◆ **Passage provided**:

Duration between the start of the slot and the SFD leaving the radio when transmitting. Synchronization requires the SFD to be sent exactly at that time (see TschSynchronization), so it is important to make sure this delay is implemented right.
In particular, radio often have a delay between the instant you tell them to send and the time they transmit the SFD. See #delayTx to see how to measure that.
The image below shows TsTxOffset, measured between the beginning of the slot and the time the receiver gets the start of frame event from the radio.
(source file at nine_slots_final.prj)
TsLongGT
Determined by the pre-agreed upon timeslot template.
How early the receiver starts listening for a data packet, see TschSynchronization.
(source file at nine_slots_final.prj)
TsTxAckDelay
Determined by the pre-agreed upon timeslot template.
The duration between the end of the data packet, and the beginning of the ACK packet (its SFD).
(source file at nine_slots_final.prj)
TsShortGT
Determined by the pre-agreed upon timeslot template.
Exactly the same use as #TsLongGT, but when listening for an ACK. Because this duration is measured from the end of the data packet, which just happened, motes are "very" synchronized and so TsShortGT can be shorted than #TsLongGT.
(source file at nine_slots_final.prj)
TsSlotDuration
Determined by the pre-agreed upon timeslot template.
The duration of a slot.
(source file at nine_slots_final.prj)
maxTxDataPrepare
You need to measure this.
This is the maximum time it takes your microcontroller to execute #ti2 and #ta1. You want maxTxDataPrepare to be as close as possible to the measured value to reduce the energy wasted while in the TXDATAREADY
state.
(source file at nine_slots_final.prj)
maxRxAckPrepare
You need to measure this.
This is the maximum time it takes your microcontroller to execute #ti6. You want maxRxAckPrepare to be as close as possible to the measured value to reduce the energy wasted while in the RXACKREADY
state.
(source file at nine_slots_final.prj)
maxRxDataPrepare
You need to measure this.
This is the maximum time it takes your microcontroller to execute #ri2. You want maxRxDataPrepare to be as close as possible to the measured value to reduce the energy wasted while in the TRXDATAREADY
state.
(source file at nine_slots_final.prj)

◆ **Data section**:
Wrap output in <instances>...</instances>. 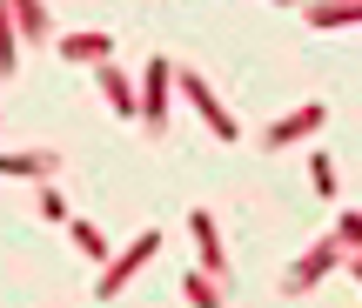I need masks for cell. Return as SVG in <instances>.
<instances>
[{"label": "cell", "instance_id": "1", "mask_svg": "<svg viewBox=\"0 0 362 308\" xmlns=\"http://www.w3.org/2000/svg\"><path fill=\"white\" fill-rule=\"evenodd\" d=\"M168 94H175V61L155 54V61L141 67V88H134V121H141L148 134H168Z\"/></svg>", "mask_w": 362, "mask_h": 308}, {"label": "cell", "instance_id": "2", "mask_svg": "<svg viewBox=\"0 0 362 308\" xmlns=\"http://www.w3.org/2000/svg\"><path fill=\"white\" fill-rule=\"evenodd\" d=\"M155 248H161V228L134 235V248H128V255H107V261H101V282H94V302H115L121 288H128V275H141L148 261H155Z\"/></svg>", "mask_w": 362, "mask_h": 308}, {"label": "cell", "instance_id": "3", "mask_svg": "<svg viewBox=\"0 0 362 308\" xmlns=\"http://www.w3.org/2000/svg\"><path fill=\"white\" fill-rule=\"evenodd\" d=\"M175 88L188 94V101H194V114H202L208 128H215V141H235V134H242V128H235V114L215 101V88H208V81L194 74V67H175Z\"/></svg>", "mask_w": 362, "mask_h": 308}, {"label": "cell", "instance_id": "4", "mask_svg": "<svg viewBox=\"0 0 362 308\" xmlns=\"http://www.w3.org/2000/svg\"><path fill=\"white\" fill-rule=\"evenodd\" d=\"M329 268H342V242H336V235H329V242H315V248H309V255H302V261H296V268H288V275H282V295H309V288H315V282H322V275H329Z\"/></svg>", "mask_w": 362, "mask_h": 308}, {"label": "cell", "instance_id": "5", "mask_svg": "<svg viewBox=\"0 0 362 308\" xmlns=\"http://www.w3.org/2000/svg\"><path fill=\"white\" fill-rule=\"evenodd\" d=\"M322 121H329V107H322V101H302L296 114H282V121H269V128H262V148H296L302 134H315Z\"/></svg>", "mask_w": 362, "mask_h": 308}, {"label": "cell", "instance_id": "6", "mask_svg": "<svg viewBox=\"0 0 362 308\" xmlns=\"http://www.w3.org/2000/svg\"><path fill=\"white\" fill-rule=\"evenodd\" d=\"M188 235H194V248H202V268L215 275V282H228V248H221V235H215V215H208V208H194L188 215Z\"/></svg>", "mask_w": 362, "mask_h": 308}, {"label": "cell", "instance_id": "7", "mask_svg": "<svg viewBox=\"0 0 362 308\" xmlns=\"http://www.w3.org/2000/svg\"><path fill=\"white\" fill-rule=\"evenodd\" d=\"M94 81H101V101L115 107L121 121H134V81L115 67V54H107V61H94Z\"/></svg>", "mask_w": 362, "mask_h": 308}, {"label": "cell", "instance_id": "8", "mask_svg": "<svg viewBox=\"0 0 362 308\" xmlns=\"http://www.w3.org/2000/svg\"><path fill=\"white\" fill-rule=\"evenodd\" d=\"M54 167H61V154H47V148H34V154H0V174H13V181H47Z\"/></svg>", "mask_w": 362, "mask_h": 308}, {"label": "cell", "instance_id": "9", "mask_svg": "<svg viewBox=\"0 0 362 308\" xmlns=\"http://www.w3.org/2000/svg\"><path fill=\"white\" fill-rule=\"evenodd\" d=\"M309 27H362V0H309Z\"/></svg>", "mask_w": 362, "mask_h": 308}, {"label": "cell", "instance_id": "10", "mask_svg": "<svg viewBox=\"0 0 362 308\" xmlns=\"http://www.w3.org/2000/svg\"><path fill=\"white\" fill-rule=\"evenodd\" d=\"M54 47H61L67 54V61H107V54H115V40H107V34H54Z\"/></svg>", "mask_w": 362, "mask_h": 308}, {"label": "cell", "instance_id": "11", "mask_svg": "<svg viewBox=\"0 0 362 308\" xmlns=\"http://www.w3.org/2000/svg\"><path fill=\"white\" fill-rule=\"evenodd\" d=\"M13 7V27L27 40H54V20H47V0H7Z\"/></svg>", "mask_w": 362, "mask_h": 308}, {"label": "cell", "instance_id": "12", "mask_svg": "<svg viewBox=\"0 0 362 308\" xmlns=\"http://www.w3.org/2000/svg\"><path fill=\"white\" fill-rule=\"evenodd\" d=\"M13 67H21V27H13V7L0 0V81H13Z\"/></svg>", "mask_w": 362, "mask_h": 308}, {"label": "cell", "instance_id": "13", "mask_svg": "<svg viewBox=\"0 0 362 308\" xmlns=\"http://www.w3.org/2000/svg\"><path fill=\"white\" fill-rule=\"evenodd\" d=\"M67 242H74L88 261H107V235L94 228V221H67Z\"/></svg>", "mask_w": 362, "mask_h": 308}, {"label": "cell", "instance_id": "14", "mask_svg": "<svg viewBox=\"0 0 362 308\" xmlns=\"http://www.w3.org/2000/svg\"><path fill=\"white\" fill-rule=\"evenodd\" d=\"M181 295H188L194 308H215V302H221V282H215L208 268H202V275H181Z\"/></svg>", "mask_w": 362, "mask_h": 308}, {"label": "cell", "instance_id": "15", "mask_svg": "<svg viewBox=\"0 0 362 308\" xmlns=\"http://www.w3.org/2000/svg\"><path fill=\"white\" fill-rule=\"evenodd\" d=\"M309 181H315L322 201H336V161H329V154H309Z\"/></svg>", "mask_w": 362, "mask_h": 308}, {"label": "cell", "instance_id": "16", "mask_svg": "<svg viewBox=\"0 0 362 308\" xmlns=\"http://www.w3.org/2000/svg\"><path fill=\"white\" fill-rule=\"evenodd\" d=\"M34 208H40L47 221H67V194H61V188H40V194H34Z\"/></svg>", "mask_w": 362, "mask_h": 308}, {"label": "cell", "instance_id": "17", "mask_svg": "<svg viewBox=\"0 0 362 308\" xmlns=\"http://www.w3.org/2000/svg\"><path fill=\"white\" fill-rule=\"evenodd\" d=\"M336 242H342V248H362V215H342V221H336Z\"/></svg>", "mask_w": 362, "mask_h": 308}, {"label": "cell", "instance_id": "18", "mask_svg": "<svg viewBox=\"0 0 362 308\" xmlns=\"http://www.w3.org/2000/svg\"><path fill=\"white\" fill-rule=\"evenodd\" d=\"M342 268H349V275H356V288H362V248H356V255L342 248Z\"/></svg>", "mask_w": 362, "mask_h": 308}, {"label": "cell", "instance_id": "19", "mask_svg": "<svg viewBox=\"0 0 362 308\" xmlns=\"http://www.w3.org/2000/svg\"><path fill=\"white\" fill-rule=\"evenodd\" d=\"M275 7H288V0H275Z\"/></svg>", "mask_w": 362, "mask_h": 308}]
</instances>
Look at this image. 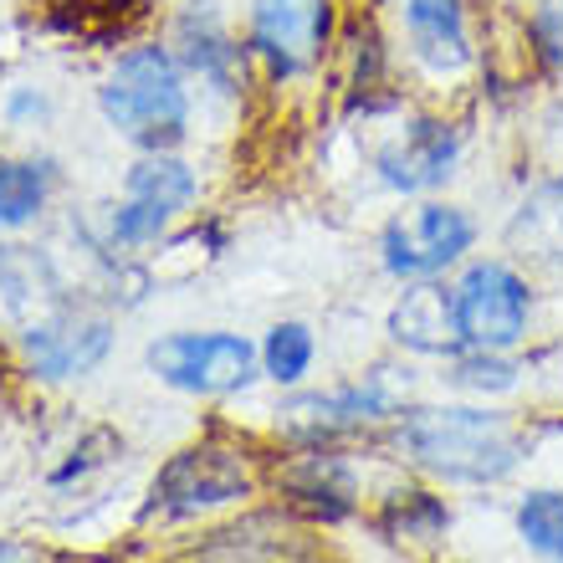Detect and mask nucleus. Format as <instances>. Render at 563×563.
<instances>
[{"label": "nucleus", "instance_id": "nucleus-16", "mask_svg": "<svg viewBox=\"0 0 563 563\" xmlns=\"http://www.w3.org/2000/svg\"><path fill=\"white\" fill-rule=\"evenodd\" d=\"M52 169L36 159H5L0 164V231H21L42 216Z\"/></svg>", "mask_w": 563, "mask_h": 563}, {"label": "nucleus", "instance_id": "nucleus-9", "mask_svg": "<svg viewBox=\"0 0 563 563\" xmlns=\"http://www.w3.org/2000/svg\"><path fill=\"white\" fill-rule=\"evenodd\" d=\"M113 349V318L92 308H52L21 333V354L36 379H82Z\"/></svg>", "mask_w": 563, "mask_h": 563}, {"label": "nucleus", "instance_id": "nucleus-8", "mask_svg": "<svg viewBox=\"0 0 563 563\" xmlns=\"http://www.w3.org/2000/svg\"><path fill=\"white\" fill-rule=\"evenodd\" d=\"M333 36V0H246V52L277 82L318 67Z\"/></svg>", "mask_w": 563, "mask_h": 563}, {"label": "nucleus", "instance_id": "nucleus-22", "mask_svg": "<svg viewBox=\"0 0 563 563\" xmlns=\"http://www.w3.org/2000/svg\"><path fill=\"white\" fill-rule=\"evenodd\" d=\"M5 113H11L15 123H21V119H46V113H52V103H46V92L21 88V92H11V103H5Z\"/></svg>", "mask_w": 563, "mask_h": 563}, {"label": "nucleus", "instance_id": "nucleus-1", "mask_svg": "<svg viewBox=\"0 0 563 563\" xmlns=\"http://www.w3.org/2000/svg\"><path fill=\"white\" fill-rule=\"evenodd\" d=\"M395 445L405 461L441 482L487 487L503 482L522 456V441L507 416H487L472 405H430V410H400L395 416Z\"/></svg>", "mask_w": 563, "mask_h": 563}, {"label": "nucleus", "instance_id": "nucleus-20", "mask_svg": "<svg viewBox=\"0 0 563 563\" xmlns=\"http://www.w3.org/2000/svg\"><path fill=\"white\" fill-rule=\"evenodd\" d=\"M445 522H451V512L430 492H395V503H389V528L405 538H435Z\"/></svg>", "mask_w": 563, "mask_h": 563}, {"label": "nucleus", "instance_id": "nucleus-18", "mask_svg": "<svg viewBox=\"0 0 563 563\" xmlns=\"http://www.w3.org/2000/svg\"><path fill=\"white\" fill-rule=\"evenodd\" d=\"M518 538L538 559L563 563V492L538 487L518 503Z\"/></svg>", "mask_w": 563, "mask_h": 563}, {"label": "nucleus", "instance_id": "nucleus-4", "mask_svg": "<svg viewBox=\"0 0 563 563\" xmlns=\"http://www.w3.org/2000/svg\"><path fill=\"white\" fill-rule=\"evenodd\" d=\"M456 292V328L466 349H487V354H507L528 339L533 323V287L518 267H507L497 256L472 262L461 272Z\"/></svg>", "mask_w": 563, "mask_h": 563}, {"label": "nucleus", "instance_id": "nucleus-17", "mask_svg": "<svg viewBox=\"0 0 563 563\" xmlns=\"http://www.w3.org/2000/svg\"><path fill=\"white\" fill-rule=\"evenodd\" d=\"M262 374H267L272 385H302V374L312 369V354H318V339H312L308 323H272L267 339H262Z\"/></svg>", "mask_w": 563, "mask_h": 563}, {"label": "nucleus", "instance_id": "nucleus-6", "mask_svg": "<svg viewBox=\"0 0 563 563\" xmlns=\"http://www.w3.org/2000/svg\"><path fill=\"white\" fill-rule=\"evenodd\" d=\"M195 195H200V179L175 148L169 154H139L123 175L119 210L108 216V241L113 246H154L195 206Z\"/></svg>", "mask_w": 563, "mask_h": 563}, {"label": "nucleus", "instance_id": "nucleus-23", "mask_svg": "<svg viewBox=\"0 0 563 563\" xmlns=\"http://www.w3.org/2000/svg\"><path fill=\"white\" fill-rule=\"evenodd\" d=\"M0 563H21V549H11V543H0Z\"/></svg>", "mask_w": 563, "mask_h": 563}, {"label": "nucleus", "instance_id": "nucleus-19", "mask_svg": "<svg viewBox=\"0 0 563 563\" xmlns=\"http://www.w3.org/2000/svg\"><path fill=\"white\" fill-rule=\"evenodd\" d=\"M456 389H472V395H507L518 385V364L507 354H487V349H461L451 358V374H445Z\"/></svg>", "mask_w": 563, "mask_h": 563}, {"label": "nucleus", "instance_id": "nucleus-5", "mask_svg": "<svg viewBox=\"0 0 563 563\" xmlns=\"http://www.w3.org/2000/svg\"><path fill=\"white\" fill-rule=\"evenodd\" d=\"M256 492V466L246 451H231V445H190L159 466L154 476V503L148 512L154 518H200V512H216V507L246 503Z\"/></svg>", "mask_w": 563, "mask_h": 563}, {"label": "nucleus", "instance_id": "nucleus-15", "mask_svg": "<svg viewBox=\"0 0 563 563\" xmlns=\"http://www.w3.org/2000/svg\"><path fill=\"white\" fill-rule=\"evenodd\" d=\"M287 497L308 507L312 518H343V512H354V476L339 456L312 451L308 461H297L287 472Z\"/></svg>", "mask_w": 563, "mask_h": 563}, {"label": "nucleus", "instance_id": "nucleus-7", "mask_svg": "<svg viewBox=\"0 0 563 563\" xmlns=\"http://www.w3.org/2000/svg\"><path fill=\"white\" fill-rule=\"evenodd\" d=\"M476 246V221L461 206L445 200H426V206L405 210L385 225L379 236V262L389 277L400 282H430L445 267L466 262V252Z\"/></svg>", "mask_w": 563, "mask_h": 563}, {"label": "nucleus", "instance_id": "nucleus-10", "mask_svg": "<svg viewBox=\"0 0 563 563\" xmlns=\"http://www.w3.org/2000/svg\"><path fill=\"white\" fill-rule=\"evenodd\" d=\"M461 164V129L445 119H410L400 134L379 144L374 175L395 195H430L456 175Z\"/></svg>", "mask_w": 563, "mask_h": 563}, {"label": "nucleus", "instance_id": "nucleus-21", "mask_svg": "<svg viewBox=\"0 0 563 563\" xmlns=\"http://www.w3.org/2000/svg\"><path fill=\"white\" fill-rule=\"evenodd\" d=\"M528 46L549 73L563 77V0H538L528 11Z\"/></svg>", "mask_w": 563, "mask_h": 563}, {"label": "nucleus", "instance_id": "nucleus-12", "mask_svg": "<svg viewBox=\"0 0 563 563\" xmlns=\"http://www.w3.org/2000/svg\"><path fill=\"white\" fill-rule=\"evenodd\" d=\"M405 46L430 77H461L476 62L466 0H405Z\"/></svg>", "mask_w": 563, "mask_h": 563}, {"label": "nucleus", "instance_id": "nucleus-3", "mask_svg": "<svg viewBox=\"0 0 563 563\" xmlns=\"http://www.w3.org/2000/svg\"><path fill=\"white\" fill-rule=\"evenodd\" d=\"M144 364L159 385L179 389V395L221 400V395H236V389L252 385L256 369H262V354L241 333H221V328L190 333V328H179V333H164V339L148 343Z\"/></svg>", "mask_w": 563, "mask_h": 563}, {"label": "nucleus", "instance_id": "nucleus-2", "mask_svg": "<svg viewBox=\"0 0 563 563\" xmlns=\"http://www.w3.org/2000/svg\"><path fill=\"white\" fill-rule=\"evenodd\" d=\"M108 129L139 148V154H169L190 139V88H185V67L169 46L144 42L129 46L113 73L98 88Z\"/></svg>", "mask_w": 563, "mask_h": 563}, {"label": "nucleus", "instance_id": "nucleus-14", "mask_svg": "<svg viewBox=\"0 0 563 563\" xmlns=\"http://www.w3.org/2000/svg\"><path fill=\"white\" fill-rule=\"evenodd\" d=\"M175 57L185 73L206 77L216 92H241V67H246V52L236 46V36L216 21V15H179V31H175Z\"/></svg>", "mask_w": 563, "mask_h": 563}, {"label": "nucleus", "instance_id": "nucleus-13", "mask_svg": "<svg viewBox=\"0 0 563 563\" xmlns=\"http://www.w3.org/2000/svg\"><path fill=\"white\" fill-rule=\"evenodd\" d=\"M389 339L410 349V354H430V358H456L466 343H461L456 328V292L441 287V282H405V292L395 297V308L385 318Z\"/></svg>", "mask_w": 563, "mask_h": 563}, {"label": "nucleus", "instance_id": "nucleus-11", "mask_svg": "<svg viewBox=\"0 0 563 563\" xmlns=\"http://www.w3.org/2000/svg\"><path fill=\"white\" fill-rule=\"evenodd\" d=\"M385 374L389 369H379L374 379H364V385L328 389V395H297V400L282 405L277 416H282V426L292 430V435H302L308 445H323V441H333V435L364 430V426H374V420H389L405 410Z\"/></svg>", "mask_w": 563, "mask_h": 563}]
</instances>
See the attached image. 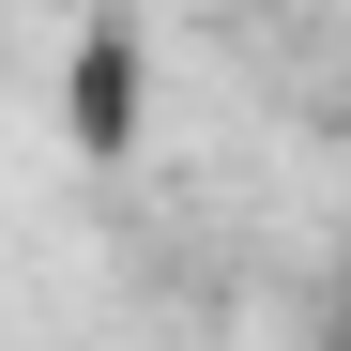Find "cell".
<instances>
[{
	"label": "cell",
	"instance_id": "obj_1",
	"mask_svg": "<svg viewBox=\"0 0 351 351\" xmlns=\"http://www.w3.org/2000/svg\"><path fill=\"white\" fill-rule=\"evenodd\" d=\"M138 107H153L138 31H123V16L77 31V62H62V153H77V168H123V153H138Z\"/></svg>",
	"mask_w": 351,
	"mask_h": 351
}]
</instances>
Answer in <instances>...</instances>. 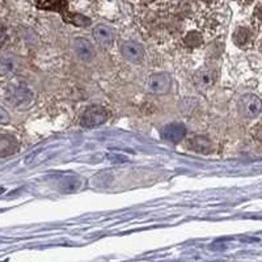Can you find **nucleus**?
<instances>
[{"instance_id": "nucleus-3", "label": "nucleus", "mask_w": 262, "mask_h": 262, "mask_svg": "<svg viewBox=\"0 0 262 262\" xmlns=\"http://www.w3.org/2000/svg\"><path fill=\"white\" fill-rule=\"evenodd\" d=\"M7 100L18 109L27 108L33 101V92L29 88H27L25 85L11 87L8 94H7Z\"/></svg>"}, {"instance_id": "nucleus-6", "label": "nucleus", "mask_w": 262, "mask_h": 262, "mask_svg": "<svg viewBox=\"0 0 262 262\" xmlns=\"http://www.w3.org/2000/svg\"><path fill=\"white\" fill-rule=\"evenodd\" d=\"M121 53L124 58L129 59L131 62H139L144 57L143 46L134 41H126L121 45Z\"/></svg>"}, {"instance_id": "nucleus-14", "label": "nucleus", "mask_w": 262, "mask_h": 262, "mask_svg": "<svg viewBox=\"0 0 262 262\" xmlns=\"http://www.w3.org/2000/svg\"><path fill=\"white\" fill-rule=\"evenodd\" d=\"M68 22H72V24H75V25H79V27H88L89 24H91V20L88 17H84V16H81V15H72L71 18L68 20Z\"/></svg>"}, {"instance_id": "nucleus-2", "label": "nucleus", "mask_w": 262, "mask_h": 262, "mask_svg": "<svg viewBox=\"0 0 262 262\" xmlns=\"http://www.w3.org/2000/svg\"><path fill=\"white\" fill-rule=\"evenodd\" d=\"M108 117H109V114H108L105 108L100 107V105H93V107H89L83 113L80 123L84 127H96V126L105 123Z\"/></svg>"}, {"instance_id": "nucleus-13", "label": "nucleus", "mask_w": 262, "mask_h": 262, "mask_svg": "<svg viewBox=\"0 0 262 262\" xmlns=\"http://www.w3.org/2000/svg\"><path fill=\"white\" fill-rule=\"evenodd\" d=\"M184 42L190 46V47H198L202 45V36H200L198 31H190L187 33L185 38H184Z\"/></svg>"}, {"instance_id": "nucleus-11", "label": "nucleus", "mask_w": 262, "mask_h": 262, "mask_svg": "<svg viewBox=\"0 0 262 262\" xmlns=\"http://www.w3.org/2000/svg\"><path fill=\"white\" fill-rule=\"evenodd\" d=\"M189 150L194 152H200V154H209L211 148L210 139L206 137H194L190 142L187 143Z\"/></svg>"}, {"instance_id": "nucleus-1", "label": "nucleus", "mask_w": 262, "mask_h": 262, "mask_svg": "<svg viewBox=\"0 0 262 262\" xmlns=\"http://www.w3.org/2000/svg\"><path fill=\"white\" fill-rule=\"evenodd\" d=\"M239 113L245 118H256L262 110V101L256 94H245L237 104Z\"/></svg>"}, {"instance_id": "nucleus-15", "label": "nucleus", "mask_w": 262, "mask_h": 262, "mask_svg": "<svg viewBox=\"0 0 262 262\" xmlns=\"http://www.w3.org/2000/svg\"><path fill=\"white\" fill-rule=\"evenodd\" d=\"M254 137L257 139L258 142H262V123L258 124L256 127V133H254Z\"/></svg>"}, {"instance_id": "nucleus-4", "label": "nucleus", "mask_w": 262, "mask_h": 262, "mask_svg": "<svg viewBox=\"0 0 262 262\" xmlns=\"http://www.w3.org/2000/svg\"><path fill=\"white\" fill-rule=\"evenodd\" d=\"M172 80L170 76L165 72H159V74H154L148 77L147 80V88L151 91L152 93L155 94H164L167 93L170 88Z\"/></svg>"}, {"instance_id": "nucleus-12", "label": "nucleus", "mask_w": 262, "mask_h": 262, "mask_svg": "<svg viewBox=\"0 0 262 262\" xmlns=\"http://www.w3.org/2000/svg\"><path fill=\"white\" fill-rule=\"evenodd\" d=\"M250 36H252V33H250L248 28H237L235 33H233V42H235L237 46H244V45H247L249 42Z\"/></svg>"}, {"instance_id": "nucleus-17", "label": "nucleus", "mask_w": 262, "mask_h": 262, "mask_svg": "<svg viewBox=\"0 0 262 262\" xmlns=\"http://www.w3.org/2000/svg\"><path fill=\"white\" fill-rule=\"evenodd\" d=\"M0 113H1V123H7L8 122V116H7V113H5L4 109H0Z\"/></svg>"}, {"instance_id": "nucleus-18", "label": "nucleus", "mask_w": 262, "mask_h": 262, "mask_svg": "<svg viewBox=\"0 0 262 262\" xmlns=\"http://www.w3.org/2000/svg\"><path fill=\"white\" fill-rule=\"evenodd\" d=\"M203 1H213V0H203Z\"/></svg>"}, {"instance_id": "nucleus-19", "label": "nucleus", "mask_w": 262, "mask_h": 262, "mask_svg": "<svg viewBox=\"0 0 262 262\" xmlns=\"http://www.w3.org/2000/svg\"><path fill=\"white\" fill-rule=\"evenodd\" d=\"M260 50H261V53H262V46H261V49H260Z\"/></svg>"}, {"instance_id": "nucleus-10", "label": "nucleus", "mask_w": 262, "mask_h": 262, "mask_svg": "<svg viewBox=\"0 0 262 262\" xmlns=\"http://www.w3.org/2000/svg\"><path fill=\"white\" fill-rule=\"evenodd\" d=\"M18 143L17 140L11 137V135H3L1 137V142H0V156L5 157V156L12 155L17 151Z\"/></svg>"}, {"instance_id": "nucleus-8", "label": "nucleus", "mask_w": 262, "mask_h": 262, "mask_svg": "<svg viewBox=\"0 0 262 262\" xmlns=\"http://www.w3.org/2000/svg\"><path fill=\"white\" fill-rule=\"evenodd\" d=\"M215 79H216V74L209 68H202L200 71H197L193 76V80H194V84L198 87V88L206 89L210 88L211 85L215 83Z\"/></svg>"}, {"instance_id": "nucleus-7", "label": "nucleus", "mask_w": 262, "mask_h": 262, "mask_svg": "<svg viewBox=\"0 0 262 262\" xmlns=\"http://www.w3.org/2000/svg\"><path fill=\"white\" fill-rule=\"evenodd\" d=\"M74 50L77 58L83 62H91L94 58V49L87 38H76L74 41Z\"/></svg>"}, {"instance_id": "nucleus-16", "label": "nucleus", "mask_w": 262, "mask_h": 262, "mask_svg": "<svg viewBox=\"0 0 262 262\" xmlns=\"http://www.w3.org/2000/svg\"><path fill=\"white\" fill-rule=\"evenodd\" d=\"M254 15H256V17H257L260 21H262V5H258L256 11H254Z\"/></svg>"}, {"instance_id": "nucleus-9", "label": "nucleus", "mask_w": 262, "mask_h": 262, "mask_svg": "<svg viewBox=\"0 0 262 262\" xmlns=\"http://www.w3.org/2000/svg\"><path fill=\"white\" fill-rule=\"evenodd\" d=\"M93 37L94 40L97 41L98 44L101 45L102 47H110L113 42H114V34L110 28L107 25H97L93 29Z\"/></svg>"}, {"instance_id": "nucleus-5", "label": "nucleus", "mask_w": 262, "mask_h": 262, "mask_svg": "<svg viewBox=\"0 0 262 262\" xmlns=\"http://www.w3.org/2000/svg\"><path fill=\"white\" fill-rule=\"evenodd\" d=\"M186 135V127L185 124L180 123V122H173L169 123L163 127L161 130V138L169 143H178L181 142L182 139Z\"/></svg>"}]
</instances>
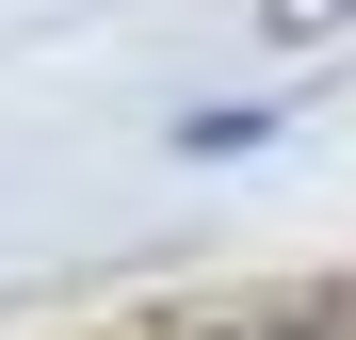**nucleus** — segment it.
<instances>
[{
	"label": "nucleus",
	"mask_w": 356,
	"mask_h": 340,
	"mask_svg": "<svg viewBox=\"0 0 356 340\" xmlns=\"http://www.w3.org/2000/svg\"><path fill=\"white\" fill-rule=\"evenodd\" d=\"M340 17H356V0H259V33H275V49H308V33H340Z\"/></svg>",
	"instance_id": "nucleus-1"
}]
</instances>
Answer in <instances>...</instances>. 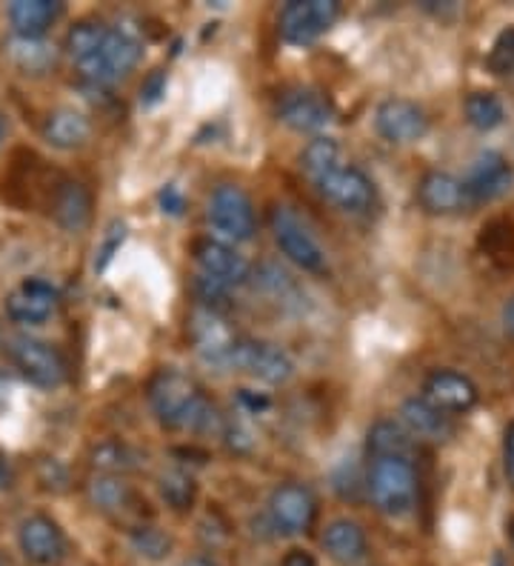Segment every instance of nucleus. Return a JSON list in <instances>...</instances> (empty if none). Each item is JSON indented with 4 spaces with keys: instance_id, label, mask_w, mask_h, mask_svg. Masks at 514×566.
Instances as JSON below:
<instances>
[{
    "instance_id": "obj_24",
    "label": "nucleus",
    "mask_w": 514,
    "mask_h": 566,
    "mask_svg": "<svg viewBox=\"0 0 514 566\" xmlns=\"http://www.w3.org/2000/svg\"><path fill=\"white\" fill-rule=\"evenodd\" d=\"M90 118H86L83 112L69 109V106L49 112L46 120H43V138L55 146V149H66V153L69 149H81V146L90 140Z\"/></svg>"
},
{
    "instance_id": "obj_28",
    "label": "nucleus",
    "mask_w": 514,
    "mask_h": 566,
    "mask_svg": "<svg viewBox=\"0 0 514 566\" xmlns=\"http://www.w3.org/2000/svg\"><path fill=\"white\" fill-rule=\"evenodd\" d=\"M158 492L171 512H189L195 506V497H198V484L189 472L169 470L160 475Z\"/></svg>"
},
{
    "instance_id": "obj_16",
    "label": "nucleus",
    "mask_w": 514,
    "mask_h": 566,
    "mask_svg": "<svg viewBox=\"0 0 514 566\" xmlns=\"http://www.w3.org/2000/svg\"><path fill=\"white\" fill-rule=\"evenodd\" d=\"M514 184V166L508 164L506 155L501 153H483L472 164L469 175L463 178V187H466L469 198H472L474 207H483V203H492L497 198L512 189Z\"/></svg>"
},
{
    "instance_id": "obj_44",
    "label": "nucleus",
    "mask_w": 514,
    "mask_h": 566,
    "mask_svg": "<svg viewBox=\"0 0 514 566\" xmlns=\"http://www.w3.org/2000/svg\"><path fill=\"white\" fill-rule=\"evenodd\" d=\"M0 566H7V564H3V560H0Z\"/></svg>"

◆ **Problems**:
[1] In the timeslot timing text, what duration does TsTxAckDelay describe?
[2] Which parameters does the timeslot timing text say are determined by the pre-agreed upon timeslot template? List them all.
[3] Reproduce the timeslot timing text between "Exactly the same" and "duration of a slot.", inclusive.

◆ **Responses per task**:
[1] The duration between the end of the data packet and the beginning of the ACK packet (its SFD).

[2] TsLongGT, TsTxAckDelay, TsShortGT, TsSlotDuration

[3]
Exactly the same use as #TsLongGT, but when listening for an ACK. Because this duration is measured from the end of the data packet, which just happened, motes are "very" synchronized and so TsShortGT can be shorted than #TsLongGT.
(source file at nine_slots_final.prj)
TsSlotDuration
Determined by the pre-agreed upon timeslot template.
The duration of a slot.